Below is what I've observed today.
Hope it provides a strong evidence to figure out the problem.

I attach another log file, jmlog2.txt, after observing the different behavior of a per-job cluster with more memory given to YARN nodemanagers (compared to jmlog.txt).
- jmlog.txt : Each of 7 NodeManagers has 96GB. Only a single TM (50GB) can be scheduled on a NM and I ended up with having only 7 NodeManagers. There's no room for extra unnecessary TaskManagers. 
- jmlog2.txt : Each of 7 NMs has 128GB. After scheduling a TM on each NM, RM can schedule additional 7 TMs as each NM has remaining 78 GB.

What I see from both log files is that, 
- ExecutionGraph creates 100 tasks as I specified.
- Initially 7 necessary containers (for 7 TMs each with 16 slots) are requested to YARN, which is quite desired behavior.
- However, extra unnecessary 93 requests are made after the very first TaskManager is registered to SlotManager with the following messages:
+ jmlog.txt : Register TaskManager 640b098f3a132b452a74673631a0bf7f at the SlotManager.
+ jmlog2.txt : Registering TaskManager container_1525676778566_0001_01_000005 under 35b9ceed32bd87fa23ddca4282f5abac at the SlotManager.
(Please note that the info messages are different in jmlog.txt and jmlog2.txt; it is due to a recent hotfix "Add resourceId to TaskManager registration messages")
The 93 containers should not be asked as JobMaster is going to have enough slots on the 6 TaskManagers which will be soon registered to SlotManager.
This causes a deadlock situation if YARN does not have resources to allocate such 93 containers as in jmlog.txt.

Unlike in jmlog.txt, jmlog2.txt shows
- Extra TMs are scheduled on newly scheduled containers.
- Extra TMs are not given any tasks for while.
- Extra TMs are shut down with the below message.
    "Closing TaskExecutor connection container_1525676778566_0001_01_000015 because: TaskExecutor exceeded the idle timeout."
- At the end, there are no pending container requests in jmlog2.txt at the end.

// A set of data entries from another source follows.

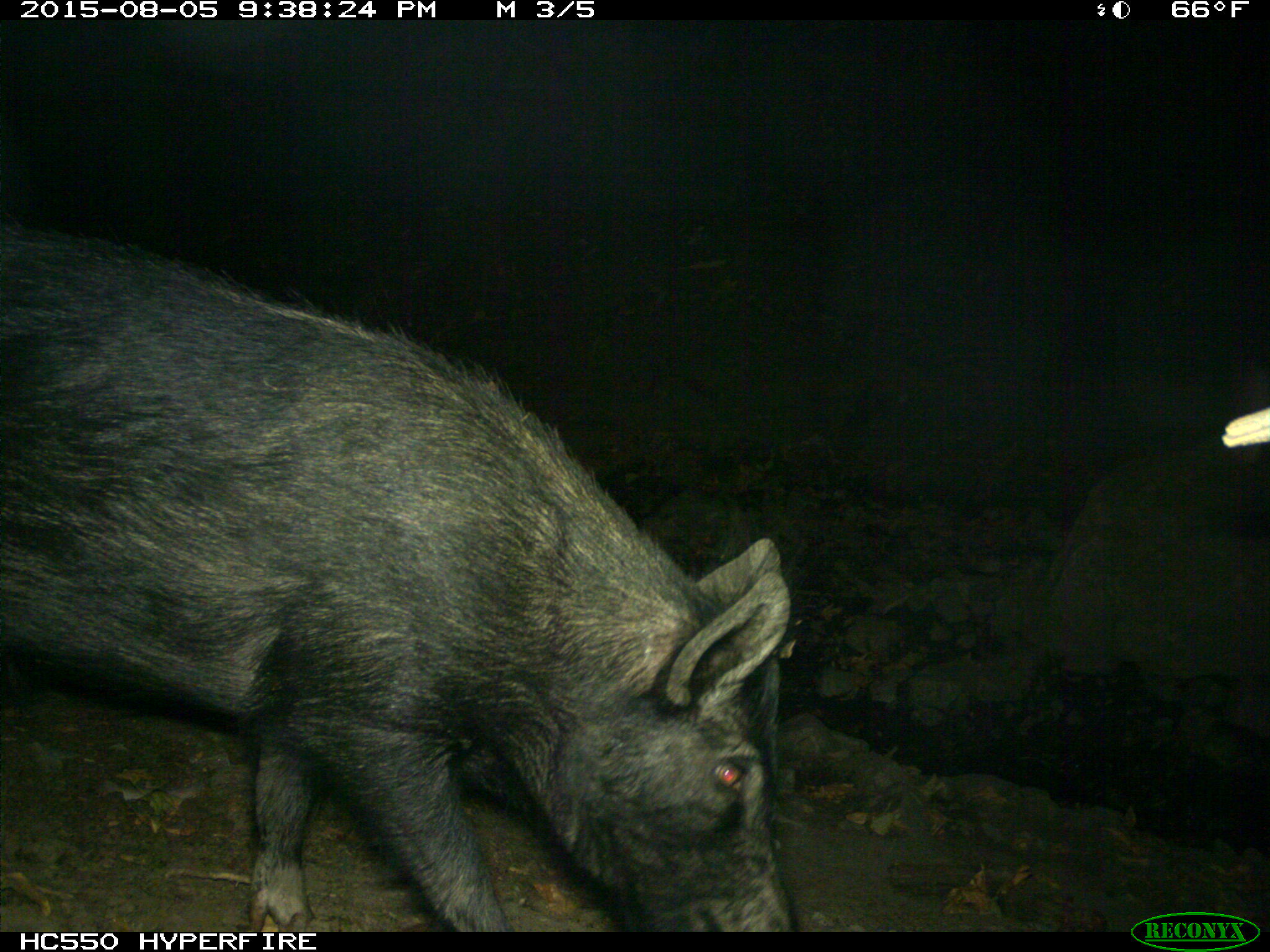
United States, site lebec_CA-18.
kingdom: Animalia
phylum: Chordata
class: Mammalia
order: Artiodactyla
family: Suidae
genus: Sus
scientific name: Sus scrofa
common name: wild boar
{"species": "Sus scrofa (wild boar)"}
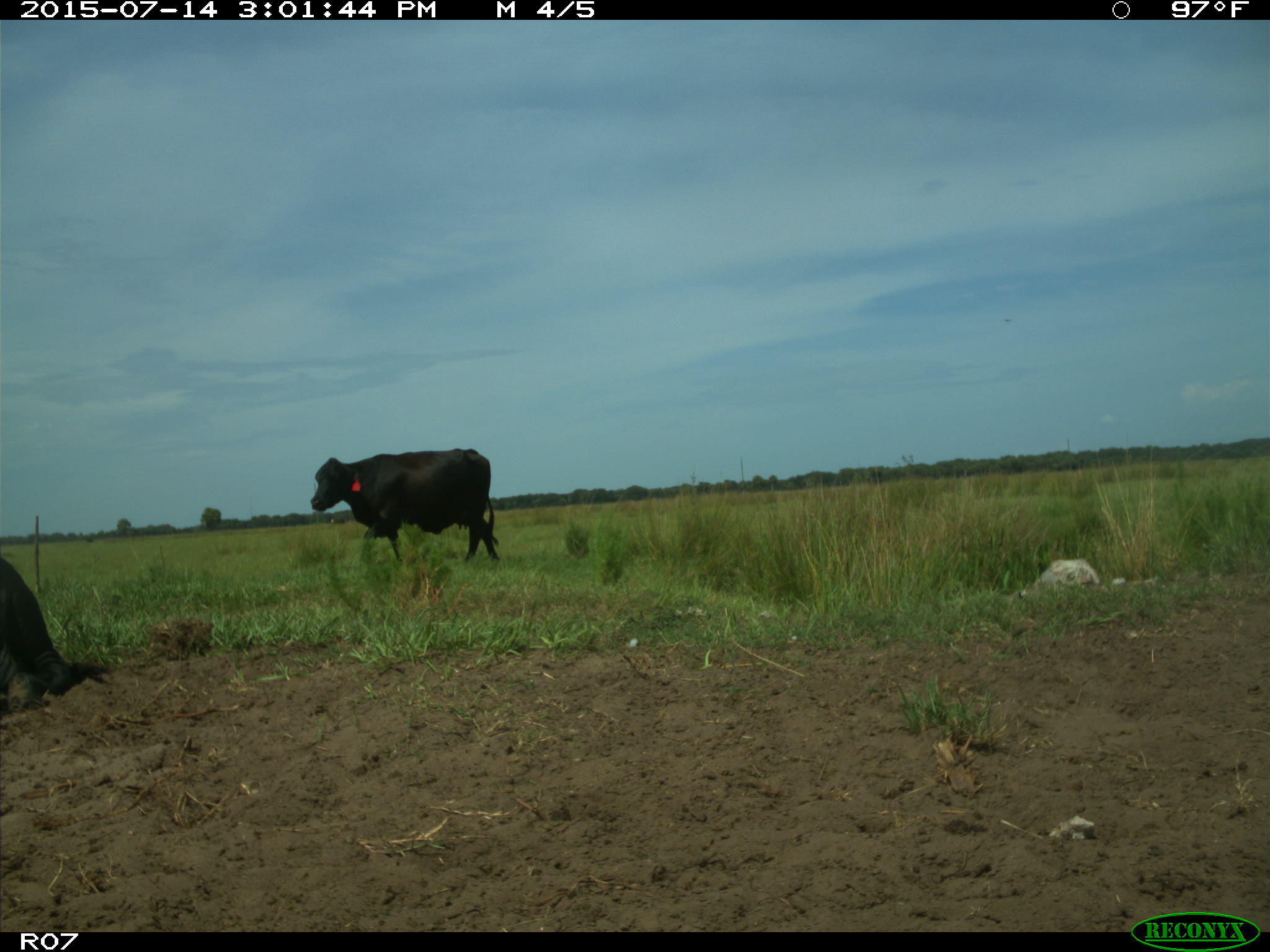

p.s. I just found that SlotManager is only for flip-6. Nevertheless, I write this email to user@ as I originally start this thread on user@. Sorry for the inconvenience.

- Dongwon

On Mon, May 7, 2018 at 9:27 PM, Fabian Hueske <fhueske@gmail.com> wrote:
Hi Dongwon,

I see that you are using the latest master (Flink 1.6-SNAPSHOT).
This is a known problem in the new FLIP-6 mode. The ResourceManager tries to allocate too many resources, basically on TM per required slot, i.e., it does not take the number of slots per TM into account.
The resources are not used and should be returned to YARN after a timeout.

I couldn't find a JIRA issue to point you to.
Till (in CC) should know more details about this problem.

Best, Fabian

2018-05-05 12:50 GMT+02:00 Dongwon Kim <eastcirclek@gmail.com>:
I'm testing per-job cluster on YARN.

I just need to launch 7 TMs each with 50GB memory (total 350GB) but Flink makes more resource request to YARN than necessary.

All of the remaining memory in YARN, around 370GB, are reserved by the Flink job, which I can check in YARN UI.

The remaining memory is not used but reserved; that’s very weird.

Attached is JM log.

Any help would be greatly appreciated!


- Dongwon